Forum Moderators: Robert Charlton & goodroi
A bit of background:
The site has number of products listed over number of pages with 10 products per page. Product listing can be sorted by four criteria, lets say A, B, C and D, also ascending and descending for each criteria. Pagination used to be in Javascript and pages past page 1 were never crawled by Google.
We have asked for Javascript to be removed and put NOINDEX, FOLLOW to all pages with sort parameters in URL.
We have then noticed that "URLs restricted by robots.txt" in WMT started to grow, most of them being URLs with search parameters. We have calculated that there could be anything up to 300.000 of such URLs.
We have then asked for the sort parameters not to be passed back to server as a part of URL and that 301 is done for every requested page that has sort parameter in URL to the same base URL but without the sort parameter. We have also excluded URLs with search parameter via robots.txt
So now the sort parameters are being posted back to server using javascript. All that javascript does is using Form.submit with reference to sort button A, B, C or D, depending which one was clicked on. The server side sorts out what should be shown and whether the order is ascending or descending as it knows what it showed before (keeps sessions).
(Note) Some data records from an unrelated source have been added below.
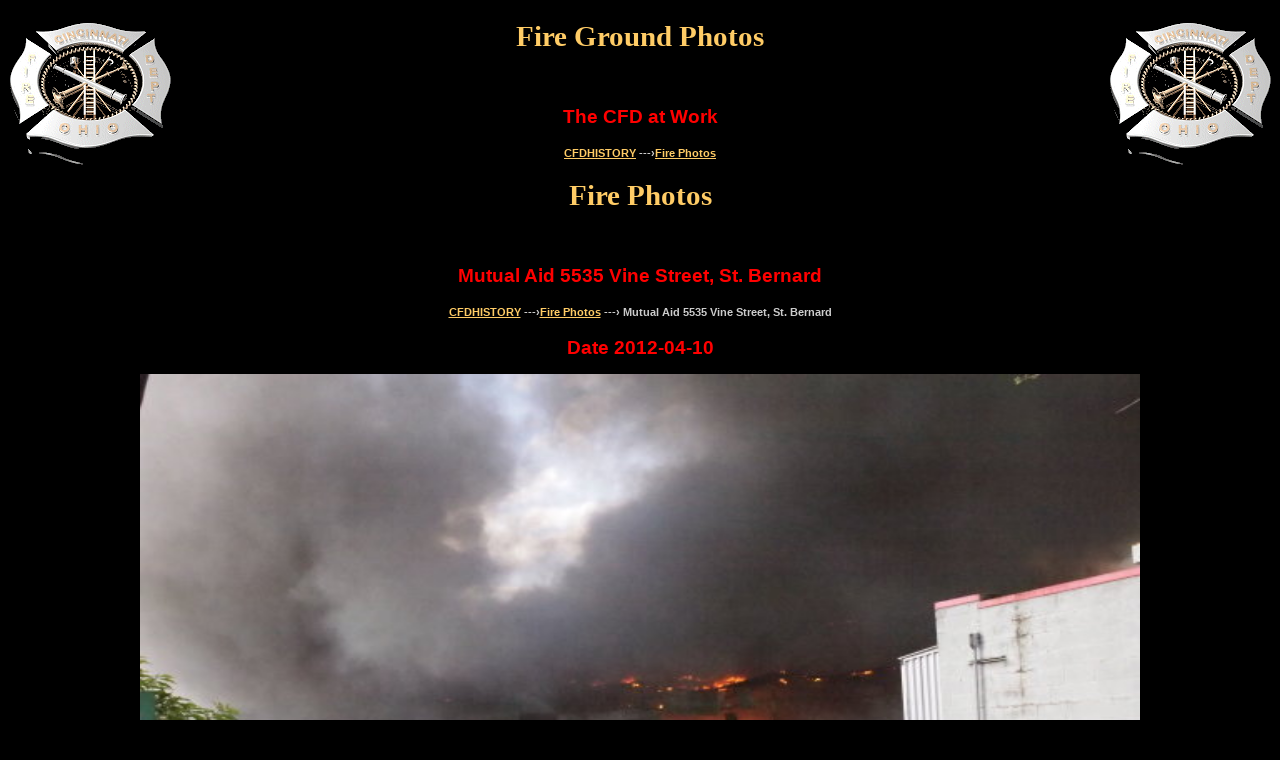

--- FILE ---
content_type: text/html; charset=UTF-8
request_url: http://www.cfdhistory.com/htmls/incident.php?date=2012-04-10&altime=18:00:00&name=Mutual%20Aid%205535%20Vine%20Street,%20St.%20Bernard
body_size: 1278
content:
<html>
<head>

<title>Incident Photos
</title>
<LINK REL="SHORTCUT ICON" HREF="http://www.cfdhistory.com/favicon.ico">
<LINK REL="stylesheet" HREF="style.css" TYPE="text/css">
</head>
<body>
<IMG SRC="../gifs/CREST2.gif" align="left"><IMG SRC="../gifs/CREST2.gif" align="right">
<p>

<center><h1>Fire Ground Photos</h1><br><h2>The CFD at Work</h2></center><center><h5><a href='../index.php'>CFDHISTORY</a> &#45;&#45;&#45;&#8250;<a href='incident.php'>Fire Photos</a></h5></center><center><table border=0><tr><td align='center'><h2>Incident</h2></td><td align='center'><h2>Date</h2></td></tr><center><h1>Fire Photos</h1><br><h2>Mutual Aid 5535 Vine Street, St. Bernard</h2></center><center><h5><a href='../index.php'>CFDHISTORY</a> &#45;&#45;&#45;&#8250;<a href='incident.php'>Fire Photos</a> &#45;&#45;&#45;&#8250; Mutual Aid 5535 Vine Street, St. Bernard</h5></center><center><h2>Date 2012-04-10</h2></center><center><img src='../jpgs/002AB.jpg' width=1000 height=665><br><h3>CFD Engine 38 was dispatched to report of smoke in the area around Este Avenue about 18:00 hrs. <br />
<br />
<br>Photograph - Bill Strite, IFPA</h3><br></center><center><img src='../jpgs/013A.jpg' width=1000 height=665><br><h3>The one Alarm was dispatched: Engines 38 & 51; Trucks 2 & 20; RAT 19; District 3 (Weber) & District 2 (Hearth); Medic 2 and Heavy Rescue 9.<br />
<br />
<br>Photograph - Bill Strite, IFPA</h3><br></center><center><img src='../jpgs/015AB.jpg' width=665 height=1000><br><h3>Engine 38 reported the St. Bernard had a large metal industrial building off at the intersection of Murray Road and Vine Streets at the Rumpke Recycling Plant.<br />
<br />
<br />
<br />
<br>Photograph - Bill Strite, IFPA</h3><br></center><center><img src='../jpgs/044A.jpg' width=1000 height=665><br><h3>Hamilton County companies on the scene (not a complete list) St. Bernard, Elmwood Place, Lockland, Reading, Springfield Twp, Norwood, Golf Manor, Woodlawn. EMS Companies Wyoming, Deer Park - Silverton, St. Bernard and Green Township.<br />
<br />
<br>Photograph - Bill Strite, IFPA</h3><br></center><center><img src='../jpgs/081A.jpg' width=1000 height=665><br><h3>Crew of Heavy Rescue 9 breaching overhead roll up door.<br />
<br />
<br>Photograph - Bill Strite, IFPA</h3><br></center><center><img src='../jpgs/4-10-12-10A.jpg' width=1000 height=665><br><h3>Members of Heavy Rescue 9 moving a 2 1/2\" handline.<br />
<br />
<br>Photograph - David Jones</h3><br></center><center><img src='../jpgs/4-10-12-11A.jpg' width=1000 height=665><br><h3>LT Currin, Truck 19 Accountibility Officer.<br />
<br />
<br>Photograph - David Jones</h3><br></center>







<!-- WiredMinds eMetrics tracking with Enterprise Edition V5.4 START -->
<script type='text/javascript' src='https://count.carrierzone.com/app/count_server/count.js'></script>
<script type='text/javascript'><!--
wm_custnum='f25d16f556e681c3';
wm_page_name='php-cgi';
wm_group_name='/services/webpages/c/f/cfdhistory.com/cgi-bin';
wm_campaign_key='campaign_id';
wm_track_alt='';
wiredminds.count();
// -->
</script>
<!-- WiredMinds eMetrics tracking with Enterprise Edition V5.4 END -->
</body>
</html>

--- FILE ---
content_type: text/css
request_url: http://www.cfdhistory.com/htmls/style.css
body_size: 589
content:
  <!--
  
  BODY {font-family: Times New
  Roman, Serif; color:#FFCC33;
  background-color:black;
  background-image:url("");
  background-attachment: fixed ;}
  ul { list-style-image: url("../gifs/loddbut.gif");}
  .admin {font-family: Arial, Helvetica, Swiss; color: #ffffff;
   background-color: #aaaaff;}
  .lodd {text-align: left;}

  a:hover{background-color: #ffcc66;}
  a:hover{color: #000000;}
  a:link{color: #ffcc66;}
  a:visited{color: #cc9933;}

  table {border: 0px solid black;
  padding: 0px;
  spacing: 10px;}
  
  td {font-family: Arial,
  Sans-serif; font-size: 80%;
  color: #ffcc33;
  font-weight:700;
  margin-right:0px;
  margin-left:0px;}

  td.red {font-family: Arial,
  Sans-serif; font-size: 80%;
  color: #ff6666;
  text-align: right;
  font-weight:700;
  margin-right:0px;
  padding-right: 10px;
  margin-left:0px;}

  h1 {font-family: Times New
  Roman, Serif; font-size: 180%;
  color: #ffcc66;
  font-weight:900;
  font-style:normal;
  margin-top:20px;
  margin-left:0px;}

  h2 {font-family:Arial,
  Sans-serif; font-size: 120%;
  color: #ff0000;
  font-weight:800;
  margin-left:0px;}

  h3 {font-family: Verdana, Arial,
  Sans-serif; font-size: 90%;
  color: #aaaaff;
  font-weight:500;
  margin-right:60px;
  margin-left:60px;}
  
  h4 {font-family: Arial,
  Sans-serif; font-size: 80%;
  color: #ff9900;o
  font-weight:700;
  margin-right:0px;
  margin-left:0px;}

  h5 {font-family: Arial,
  Sans-serif; font-size: 70%;
  color: #cccccc;
  font-weight:700;
  margin-right:0px;
  margin-left:0px;}
  
  hr {color:ffcc66;}
  -->
<LINK REL="stylesheet" HREF="style.css" TYPE="text/css">
font-family: Times New Roman, Arial,
  Sans-serif;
The site is IIS (not sure if this matters).
However, despite now being a week after the change, the number of URLs restricted by robots.txt reported in WMT is still growing.
I would have expected for the number to slowly start to drop as Google should not be able to find URLs with sort parameters as a part of URL as there is no reference to such URL on the page.
I have also tested redirect using Fiddler and it all seems fine, e.g.
www.example.com/Product.aspx?page=1&Sort=ABCD
redirects to
www.example.com/Product.aspx?page=1
and there is no reference to URL with &Sort=ABCD anywhere on the page.
How can Google find pages with &Sort=ABCD when these URLs do not exist any more on the site and the only way is to actually type them in to address bar? Or has Google maybe had all these URLs somewhere in its index and now that it tries to check them up, it hits robots.txt and reports this? Theoretically, someone could have linked to some of such URLs, but not to 10.000 of them!
Or do we just remove sort parameter from robots.txt and let 301 do the job over the time, when Google realises that there are no more such URLs?
Or is it just a waiting game and eventually they will start to drop?
Using URL removal tool would be nightmare with such high number of URLs.
Any advice?
Many thanks
remove sort parameter from robots.txt and let 301 do the job over the time
I would definitely do that. One benefit will be that Google can actually request and try to crawl those sort urls and get rid of them eventually - it may take many, many weeks/months to complete. Just be 100% sure that the http status for the redirect is 301 in all cases.
How can Google find pages with &Sort=ABCD when these URLs do not exist any more on the site
Google has mysterious ways when it comes to url discovery. Those urls may have been queued up for the future, as the crawling budget allows for your site. And yes, once Google gets a taste of a parameter like that, they may often "invent" other variables to see how your server handles them.